** Opening PASSAGE SHOWN block **
In June 2020, right as the pandemic was raging, American Institute for Economic Research ran “It’s Time to End the Fed’s Dual Mandate” by Alexander Salter. The article is fairly short, quite readable, and this writer recommends it:
Ben Bernanke made it clear the Fed would take no part in the General Motors bailout. Janet Yellen nixed the idea of the Fed rescuing Puerto Rico.
While both of these ex-Fed chairs can hardly be called models of restraint, they were nonetheless correct on these issues. Their prudence was highly commendable. Alas, Jerome Powell seems to lack this prudence. And now that the precedent is set, we know it is only a matter of time before the money printer gets fired up again, for completely mistaken reasons. […]
For better or worse, the Fed is a creature of Congress. It must be Congress that reins it in. The American people can and must ask their representatives to end the dual mandate. It is time to refocus the Fed on what it is good at (aggregate demand stability) and away from what it is bad at (everything else).
It’s doubtful that the Congress under Chuck and Nancy will “rein in” the Fed in any way whatsoever as the Fed works pretty much the way they want it to. You see, tax hikes can’t begin to pay for all of the Democrats’ massive spending. So Congress must finance its imprudent improvident new spending by going further into debt. And since the “lender of last resort” has a printing press, the Dems can rely on a limitless supply of “helicopter money” courtesy of the Fed.
Salter, however, is right that the Fed’s dual mandate should end. Maximizing employment is the proper province of Congress, not the Fed, and it should be accomplished with fiscal policy, not the Fed’s monetary policy of money creation. Even so, Congress expects the Fed to come up with the cash for its spending. So if anything is going to rein in the Fed, it’ll probably be done by the Fed itself.
To appropriate Salter’s language, Chairman Powell should “make it clear” that the Fed will “take no part” in bailouts of California, Illinois, New York City, and other mismanaged governments. Powell also needs to put the quietus on any hopes that the Fed will bail out underfunded pension plans, especially the “defined benefit” pensions of government employees and unions. The Fed needs to stand up on its hind legs and say “No” to Congress: no more bailouts, no more money printing for insane new programs, no forgiveness of student debt, no, no, and no. If they think it’s a good investment, then let other lenders use their (pre-existing) old money to buy new treasuries.
I’m suggesting that the Fed resist Congress; that the Fed not buy the new debt being floated to pay for Chuck and Nancy’s wasteful new spending programs that have little to do with stimulus and infrastructure, (this brief editorial elegantly explains the fraud). Fed governors need to ask themselves if they really want to risk being the agents of the destruction of the currency.
MMTers aren’t so idiotic that they think that the Fed could, for instance, print a trillion dollars for each and every American citizen without affecting the buying power of the dollar. Even MMTers recognize limits. However, MMTers do seem to think that the “experts” in government can step in at just the right moment to head off inflation, and that we therefore don’t need to worry our pretty little heads off about the trillions being added to the deficit. But are the government experts really that competent? I have my doubts that they are, and think the Fed needs to err on the side of caution.
The Fed has no mandate to debase the currency just because Congress can’t control itself. It would be pathetic if the end of the American experiment were brought about by too much money. The Fed must change.
** Closing PASSAGE SHOWN block **
** Opening EXERCISE DATA block **
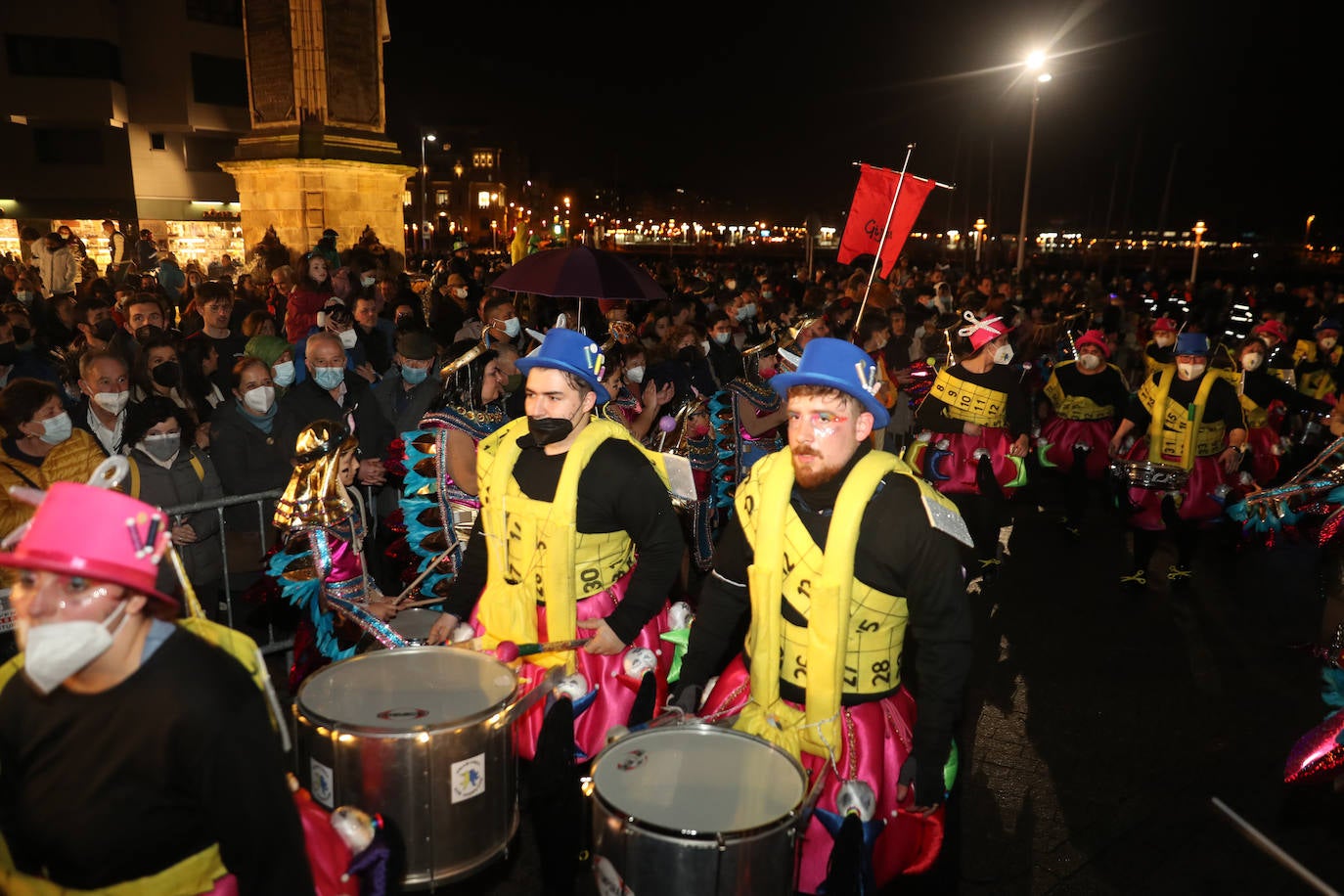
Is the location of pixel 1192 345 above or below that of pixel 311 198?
below

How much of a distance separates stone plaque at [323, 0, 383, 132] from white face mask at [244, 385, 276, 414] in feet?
50.0

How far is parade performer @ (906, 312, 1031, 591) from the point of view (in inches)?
301

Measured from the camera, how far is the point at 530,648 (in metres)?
3.94

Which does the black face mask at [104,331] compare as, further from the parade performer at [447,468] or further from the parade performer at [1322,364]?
the parade performer at [1322,364]

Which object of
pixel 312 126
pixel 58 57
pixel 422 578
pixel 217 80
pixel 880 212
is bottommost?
pixel 422 578

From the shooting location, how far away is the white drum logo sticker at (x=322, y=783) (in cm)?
326

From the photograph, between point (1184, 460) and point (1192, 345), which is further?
point (1192, 345)

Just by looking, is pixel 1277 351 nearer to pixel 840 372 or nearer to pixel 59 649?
pixel 840 372

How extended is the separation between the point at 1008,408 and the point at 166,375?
6801 millimetres

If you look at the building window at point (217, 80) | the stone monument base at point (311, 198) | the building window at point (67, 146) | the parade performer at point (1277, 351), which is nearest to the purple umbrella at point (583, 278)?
the parade performer at point (1277, 351)

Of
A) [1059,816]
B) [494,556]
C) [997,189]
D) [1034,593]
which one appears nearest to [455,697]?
[494,556]

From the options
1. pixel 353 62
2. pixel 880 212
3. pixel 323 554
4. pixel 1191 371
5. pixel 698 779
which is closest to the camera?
pixel 698 779

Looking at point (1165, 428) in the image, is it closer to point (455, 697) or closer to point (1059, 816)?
point (1059, 816)

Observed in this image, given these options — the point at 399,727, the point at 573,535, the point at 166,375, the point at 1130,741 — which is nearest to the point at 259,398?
the point at 166,375
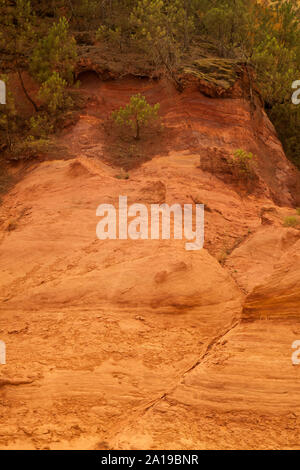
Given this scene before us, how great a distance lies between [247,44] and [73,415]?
17.5 meters

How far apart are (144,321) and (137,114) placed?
27.7 feet

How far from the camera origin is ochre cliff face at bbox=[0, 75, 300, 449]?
188 inches

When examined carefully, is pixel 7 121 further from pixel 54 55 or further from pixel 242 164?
pixel 242 164

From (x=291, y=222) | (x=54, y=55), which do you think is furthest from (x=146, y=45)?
(x=291, y=222)

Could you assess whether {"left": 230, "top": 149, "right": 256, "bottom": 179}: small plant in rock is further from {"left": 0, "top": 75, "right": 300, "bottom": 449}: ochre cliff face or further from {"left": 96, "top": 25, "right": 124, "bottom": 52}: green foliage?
{"left": 96, "top": 25, "right": 124, "bottom": 52}: green foliage

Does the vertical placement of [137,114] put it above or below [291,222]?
above

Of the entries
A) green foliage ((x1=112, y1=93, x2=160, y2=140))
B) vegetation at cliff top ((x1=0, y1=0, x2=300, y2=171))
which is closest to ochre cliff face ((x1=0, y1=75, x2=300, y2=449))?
** Closing EXERCISE DATA block **
● WORK TASK: List every person the passage on the Fed's dual mandate identifies as a current or former chair of the Fed.

● RESPONSE FOR THIS EXERCISE: Ben Bernanke, Janet Yellen, Jerome Powell